The peace of 1736, decided the fate of Stanislaus. It was agreed, that he should abdicate the throne, but that he should retain the title of King of Poland, and Grand Duke of Lithuania; that his private patrimony should be restored; and that he should receive, by way of indemnity, the Dutchies of Lorraine and of Bar; which, after his death, should be united to France.
The quiet life of a philosopher suited the character of Stanislaus; this he enjoyed on his new acquisitions. Happy in contributing to the comfort of his people, he passed his time either in study or with his friends. His benevolence was extended to every class of society, and the wants of the indigent especially engrossed his thoughts.
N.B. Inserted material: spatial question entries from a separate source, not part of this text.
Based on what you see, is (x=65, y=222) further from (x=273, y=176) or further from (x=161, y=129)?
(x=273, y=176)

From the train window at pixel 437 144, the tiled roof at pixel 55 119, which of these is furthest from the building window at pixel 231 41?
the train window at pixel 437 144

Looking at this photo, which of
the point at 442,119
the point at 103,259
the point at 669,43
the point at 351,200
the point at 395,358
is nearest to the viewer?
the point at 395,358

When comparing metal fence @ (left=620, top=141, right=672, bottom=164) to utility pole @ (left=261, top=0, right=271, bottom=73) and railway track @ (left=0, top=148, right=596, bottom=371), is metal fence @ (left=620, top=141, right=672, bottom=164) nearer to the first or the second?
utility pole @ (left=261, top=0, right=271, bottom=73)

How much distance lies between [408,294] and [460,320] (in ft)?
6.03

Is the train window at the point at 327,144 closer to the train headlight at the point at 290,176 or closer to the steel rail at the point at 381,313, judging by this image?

This prince sent to the magistrates of the city of Bar eighteen thousand crowns, to be laid out in the purchase of wheat, when at a low price; who afterwards sold it to the poor at a moderate rate when it became dear. This measure, which reflects as much honour on the goodness of his heart, as his prudence, and the paternal care which he incessantly manifested for his subjects, induced them to give him the surname of Beneficent; the appellation Stanislaus in truth merited.
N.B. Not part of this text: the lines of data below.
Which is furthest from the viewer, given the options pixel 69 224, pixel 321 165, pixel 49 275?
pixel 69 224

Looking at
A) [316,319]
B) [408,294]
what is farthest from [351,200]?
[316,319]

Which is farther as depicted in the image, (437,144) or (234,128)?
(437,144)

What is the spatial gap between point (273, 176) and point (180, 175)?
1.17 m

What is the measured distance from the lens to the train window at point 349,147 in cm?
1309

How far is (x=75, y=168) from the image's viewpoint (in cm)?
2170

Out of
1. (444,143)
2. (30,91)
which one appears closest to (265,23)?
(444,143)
He proved himself ever the friend of humanity, and instituted several useful establishments. Nancy, Luneville were embellished; the little city of Saint Diez, destroyed by fire, was rebuilt; he founded hospitals for children; seminaries for youth; and houses of retirement for old age. Lorraine under Stanislaus might form some conception of the happiness of Rome under Titus. Happy and flourishing, she only demanded the prolongation of the life of so good a prince, when a tragical accident hastened his death. His Robe de Chambre one morning caught fire, and a fever occasioned by the flames terminated his existence, on the 23d of February, 1766.
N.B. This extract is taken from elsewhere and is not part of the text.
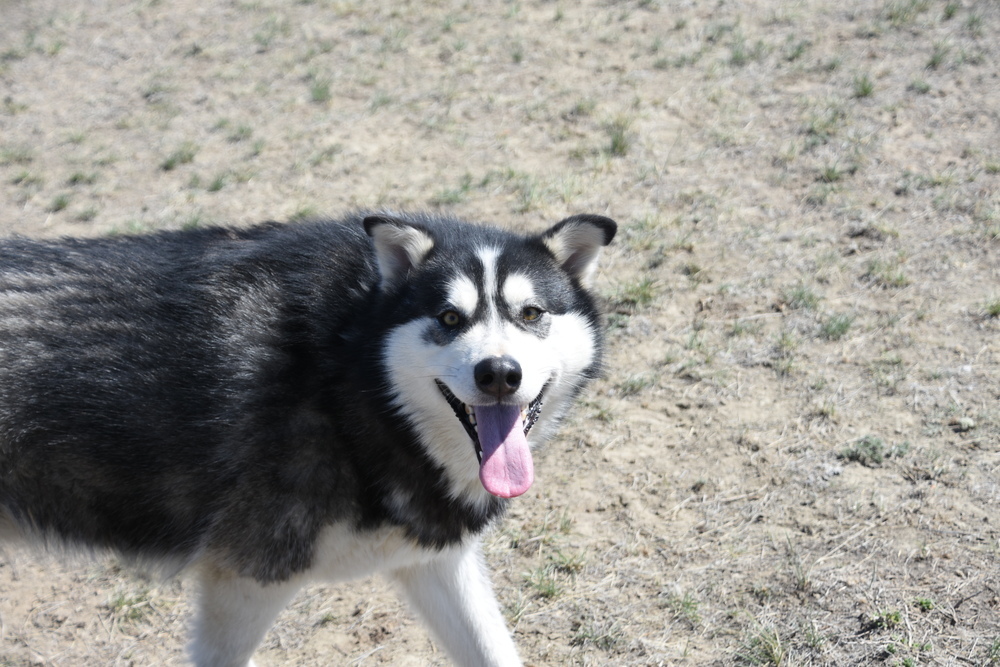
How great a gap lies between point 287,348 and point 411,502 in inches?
31.7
In the person of Stanislaus may be seen two different men on the same throne; the one worthy of giving happiness to a quiet state, disturbed by no faction, and whose prosperity consists in the paternal attentions of its king. The other incapable, by the indecision of his character, to strengthen a tottering empire, and to demand obedience from a volatile and restless people, inconstant in their affections, and ever ready to arm against their prince. But if Stanislaus had not all the qualities which compose a great king, he had those of a virtuous sovereign. His heart was good, and misfortunes had perhaps augmented his natural kindness. His eloquence was persuasive, nervous, and without art, and his mind active and penetrating. He was ready at repartée, and this talent remained to his last moments.During the fever which his accident produced, the queen recommended him to guard against cold. "You ought rather," he replied, " to caution me against heat."
Stanislaus cherished the arts and cultivated them. His court at Luneville became the Athens of France. He encouraged talents, and appeared to forget his own in giving brilliancy to those of others. He spoke French with purity and elegance. The love of mankind, and his desire to render them happy, gave birth to the various tracts he left behind him, under the title of "The Works of a Beneficent Philosopher," which have been published in 4 vols. 8vo. 1765.